[Записанные данные]
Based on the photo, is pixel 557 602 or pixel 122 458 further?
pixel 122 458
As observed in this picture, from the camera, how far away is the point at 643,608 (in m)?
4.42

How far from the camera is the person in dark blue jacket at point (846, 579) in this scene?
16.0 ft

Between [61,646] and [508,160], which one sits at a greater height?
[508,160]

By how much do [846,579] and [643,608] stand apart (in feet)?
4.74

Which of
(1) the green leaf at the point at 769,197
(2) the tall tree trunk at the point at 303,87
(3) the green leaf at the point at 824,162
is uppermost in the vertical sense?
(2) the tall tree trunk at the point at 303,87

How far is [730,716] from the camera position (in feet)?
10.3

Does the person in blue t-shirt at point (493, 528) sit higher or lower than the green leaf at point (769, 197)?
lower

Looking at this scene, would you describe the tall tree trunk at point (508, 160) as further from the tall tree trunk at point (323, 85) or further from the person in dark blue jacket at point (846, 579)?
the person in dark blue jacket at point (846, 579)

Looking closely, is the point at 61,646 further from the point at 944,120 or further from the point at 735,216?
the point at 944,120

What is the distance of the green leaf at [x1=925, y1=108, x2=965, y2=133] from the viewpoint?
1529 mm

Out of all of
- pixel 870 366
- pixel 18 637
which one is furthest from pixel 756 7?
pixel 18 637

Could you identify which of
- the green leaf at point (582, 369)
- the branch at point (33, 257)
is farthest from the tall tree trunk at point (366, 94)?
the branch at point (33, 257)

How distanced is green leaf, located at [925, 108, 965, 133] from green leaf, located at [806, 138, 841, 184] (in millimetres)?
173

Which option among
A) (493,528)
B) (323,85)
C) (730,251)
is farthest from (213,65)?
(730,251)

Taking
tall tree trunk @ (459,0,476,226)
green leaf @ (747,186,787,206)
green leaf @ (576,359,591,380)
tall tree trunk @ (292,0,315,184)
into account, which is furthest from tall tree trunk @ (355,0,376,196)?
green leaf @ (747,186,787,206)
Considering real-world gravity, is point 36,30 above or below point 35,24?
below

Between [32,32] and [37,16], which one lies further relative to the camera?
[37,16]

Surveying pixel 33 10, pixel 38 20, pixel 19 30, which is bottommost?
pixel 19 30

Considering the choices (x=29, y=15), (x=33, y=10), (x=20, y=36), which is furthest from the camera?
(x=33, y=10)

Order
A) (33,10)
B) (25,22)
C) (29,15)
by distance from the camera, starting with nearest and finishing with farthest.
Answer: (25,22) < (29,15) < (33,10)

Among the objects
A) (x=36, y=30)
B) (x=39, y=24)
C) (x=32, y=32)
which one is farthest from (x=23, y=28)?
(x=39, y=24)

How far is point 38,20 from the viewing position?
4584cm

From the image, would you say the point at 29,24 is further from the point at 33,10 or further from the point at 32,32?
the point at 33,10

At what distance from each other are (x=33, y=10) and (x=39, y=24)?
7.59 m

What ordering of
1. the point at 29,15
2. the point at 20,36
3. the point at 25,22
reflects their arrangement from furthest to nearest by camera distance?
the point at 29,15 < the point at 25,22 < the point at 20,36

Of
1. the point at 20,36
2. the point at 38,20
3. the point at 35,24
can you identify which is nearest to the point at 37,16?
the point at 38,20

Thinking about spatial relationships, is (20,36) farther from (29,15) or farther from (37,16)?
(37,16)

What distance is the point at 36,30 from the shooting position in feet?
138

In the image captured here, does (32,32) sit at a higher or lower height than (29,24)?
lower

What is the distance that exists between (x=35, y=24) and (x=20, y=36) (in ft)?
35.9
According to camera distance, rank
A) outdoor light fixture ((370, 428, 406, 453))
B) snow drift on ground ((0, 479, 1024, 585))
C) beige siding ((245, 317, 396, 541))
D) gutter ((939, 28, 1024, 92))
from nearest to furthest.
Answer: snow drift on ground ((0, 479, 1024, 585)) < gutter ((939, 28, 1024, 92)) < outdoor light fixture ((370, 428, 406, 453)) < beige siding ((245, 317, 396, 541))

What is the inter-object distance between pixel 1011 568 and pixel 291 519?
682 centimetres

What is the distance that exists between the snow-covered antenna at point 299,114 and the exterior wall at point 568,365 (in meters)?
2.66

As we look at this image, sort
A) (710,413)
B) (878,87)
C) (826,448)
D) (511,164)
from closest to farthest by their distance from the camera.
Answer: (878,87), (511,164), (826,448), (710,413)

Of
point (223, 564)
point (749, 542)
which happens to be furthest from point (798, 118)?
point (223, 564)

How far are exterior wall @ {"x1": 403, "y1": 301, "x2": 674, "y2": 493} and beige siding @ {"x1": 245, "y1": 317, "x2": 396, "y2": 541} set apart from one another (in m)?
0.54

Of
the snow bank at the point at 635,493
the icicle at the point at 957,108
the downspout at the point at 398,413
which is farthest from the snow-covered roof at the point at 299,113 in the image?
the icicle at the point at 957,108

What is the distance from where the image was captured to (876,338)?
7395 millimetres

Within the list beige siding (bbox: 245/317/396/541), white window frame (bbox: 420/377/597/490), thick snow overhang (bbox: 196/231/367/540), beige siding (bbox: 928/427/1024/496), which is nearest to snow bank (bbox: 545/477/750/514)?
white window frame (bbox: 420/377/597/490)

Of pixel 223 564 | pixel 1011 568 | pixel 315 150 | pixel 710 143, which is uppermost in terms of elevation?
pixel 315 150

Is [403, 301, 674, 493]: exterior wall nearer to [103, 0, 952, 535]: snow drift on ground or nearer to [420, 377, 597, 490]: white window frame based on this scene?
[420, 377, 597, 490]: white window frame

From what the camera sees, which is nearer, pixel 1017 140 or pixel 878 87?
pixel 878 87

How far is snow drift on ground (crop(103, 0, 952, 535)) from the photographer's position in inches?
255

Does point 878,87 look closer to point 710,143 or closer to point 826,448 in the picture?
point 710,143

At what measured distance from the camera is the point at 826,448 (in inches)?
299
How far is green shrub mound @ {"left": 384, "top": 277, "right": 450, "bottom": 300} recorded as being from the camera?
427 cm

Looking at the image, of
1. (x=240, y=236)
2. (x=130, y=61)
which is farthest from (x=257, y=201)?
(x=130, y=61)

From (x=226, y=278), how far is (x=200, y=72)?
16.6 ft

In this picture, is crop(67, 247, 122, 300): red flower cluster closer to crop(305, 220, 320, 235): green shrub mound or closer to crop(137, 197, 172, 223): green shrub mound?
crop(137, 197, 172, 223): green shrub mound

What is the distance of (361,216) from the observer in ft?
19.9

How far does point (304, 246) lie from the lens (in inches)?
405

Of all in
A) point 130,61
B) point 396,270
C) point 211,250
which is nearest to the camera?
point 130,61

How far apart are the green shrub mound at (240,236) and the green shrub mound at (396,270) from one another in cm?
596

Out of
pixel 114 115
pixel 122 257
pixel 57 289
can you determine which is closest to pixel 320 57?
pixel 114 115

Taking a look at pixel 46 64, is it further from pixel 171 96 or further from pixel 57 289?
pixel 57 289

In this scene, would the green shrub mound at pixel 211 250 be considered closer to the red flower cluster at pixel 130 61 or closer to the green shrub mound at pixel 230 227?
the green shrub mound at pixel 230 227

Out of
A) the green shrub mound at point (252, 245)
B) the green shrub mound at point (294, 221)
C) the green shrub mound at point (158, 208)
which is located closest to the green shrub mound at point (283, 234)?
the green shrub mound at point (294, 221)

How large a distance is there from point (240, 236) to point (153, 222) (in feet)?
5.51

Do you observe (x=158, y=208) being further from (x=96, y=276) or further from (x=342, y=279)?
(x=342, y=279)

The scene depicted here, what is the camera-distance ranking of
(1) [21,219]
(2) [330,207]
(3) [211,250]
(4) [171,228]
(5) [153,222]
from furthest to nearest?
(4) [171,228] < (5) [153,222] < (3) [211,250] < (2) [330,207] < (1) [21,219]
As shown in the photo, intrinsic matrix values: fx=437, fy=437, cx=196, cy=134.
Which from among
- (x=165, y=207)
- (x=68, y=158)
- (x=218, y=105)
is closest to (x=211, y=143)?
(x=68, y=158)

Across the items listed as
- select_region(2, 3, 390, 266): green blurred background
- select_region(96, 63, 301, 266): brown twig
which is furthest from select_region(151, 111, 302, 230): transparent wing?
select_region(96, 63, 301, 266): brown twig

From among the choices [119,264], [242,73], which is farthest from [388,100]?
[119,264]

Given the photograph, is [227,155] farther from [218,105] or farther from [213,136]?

» Что сделать: Оформите нумерованным списком строки записей выше: начните со строки, где есть "From among the", и продолжайте до конца записей. Пустые строки пропустите.

» Письменное решение:
1. From among the choices [119,264], [242,73], which is farthest from [388,100]?
2. [119,264]
3. Given the photograph, is [227,155] farther from [218,105] or farther from [213,136]?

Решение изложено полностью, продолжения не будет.